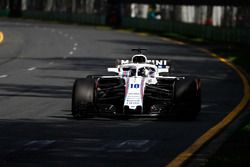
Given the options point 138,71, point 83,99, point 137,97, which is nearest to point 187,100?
point 137,97

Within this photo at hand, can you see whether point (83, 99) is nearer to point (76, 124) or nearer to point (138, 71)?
point (76, 124)

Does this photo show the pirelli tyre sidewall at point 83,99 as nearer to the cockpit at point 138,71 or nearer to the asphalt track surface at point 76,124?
the asphalt track surface at point 76,124

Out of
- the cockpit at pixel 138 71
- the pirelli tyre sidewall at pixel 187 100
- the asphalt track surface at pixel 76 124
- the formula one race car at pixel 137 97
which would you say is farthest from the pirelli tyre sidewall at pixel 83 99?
the pirelli tyre sidewall at pixel 187 100

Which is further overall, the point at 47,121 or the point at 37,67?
the point at 37,67

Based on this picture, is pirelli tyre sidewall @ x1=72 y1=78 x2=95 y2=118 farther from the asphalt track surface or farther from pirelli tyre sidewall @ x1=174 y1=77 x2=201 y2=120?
pirelli tyre sidewall @ x1=174 y1=77 x2=201 y2=120

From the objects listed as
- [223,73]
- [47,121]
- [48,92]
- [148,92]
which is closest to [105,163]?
[47,121]

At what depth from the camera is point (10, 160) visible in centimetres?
1243

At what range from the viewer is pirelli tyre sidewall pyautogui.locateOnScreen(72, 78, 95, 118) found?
18.6 metres

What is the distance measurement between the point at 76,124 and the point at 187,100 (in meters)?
2.17

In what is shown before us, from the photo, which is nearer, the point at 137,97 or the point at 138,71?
the point at 137,97

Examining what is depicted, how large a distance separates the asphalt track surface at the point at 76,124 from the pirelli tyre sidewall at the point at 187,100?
23cm

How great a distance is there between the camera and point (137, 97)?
18.7m

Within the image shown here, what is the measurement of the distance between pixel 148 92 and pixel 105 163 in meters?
6.74

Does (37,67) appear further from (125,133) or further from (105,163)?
(105,163)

========

**INSTRUCTIONS TO FOLLOW:** Switch every "cockpit" in these rows to "driver's seat" and write the rows out again with nothing else changed. Leave the pictures out of your answer.

**RESULT OF THIS EXERCISE:**
Given the options point 138,71, point 83,99, point 137,97, which is nearest to point 187,100?
point 137,97

Within this photo at hand, can you see whether point (83, 99) is nearer to point (76, 124) or nearer to point (138, 71)?
point (76, 124)

Does this photo show the pirelli tyre sidewall at point 83,99 as nearer to the driver's seat at point 138,71 or nearer to the asphalt track surface at point 76,124?
the asphalt track surface at point 76,124

Out of
- the driver's seat at pixel 138 71
- the pirelli tyre sidewall at pixel 187 100
- the asphalt track surface at pixel 76 124
- the formula one race car at pixel 137 97
which would you say is farthest from the pirelli tyre sidewall at pixel 83 99?
the pirelli tyre sidewall at pixel 187 100

Which is further overall, the point at 47,121 or the point at 37,67?
the point at 37,67

Based on this picture, is pirelli tyre sidewall @ x1=72 y1=78 x2=95 y2=118 farther from the asphalt track surface or farther from pirelli tyre sidewall @ x1=174 y1=77 x2=201 y2=120?
pirelli tyre sidewall @ x1=174 y1=77 x2=201 y2=120

From the objects listed as
- [223,73]
- [47,121]
- [48,92]
- [148,92]
which is closest to [105,163]?
[47,121]

At what depth from the camera is point (10, 160) visible in centimetres?
1243

At what range from the viewer is pirelli tyre sidewall pyautogui.locateOnScreen(72, 78, 95, 118) found?
18.6 metres

What is the distance measurement between the point at 76,124 and the point at 187,100 (in meters)?
2.17

In what is shown before us, from the photo, which is nearer, the point at 137,97 or the point at 138,71?
the point at 137,97

Examining what is depicted, how large a distance separates the asphalt track surface at the point at 76,124 from the pirelli tyre sidewall at the point at 187,100?
23cm

How great a distance is there between the camera and point (137, 97)?
18.7m

Within the image shown here, what is the measurement of the distance between pixel 148 92 and pixel 105 163 in meters?
6.74

Does (37,67) appear further from (125,133) or further from (105,163)?
(105,163)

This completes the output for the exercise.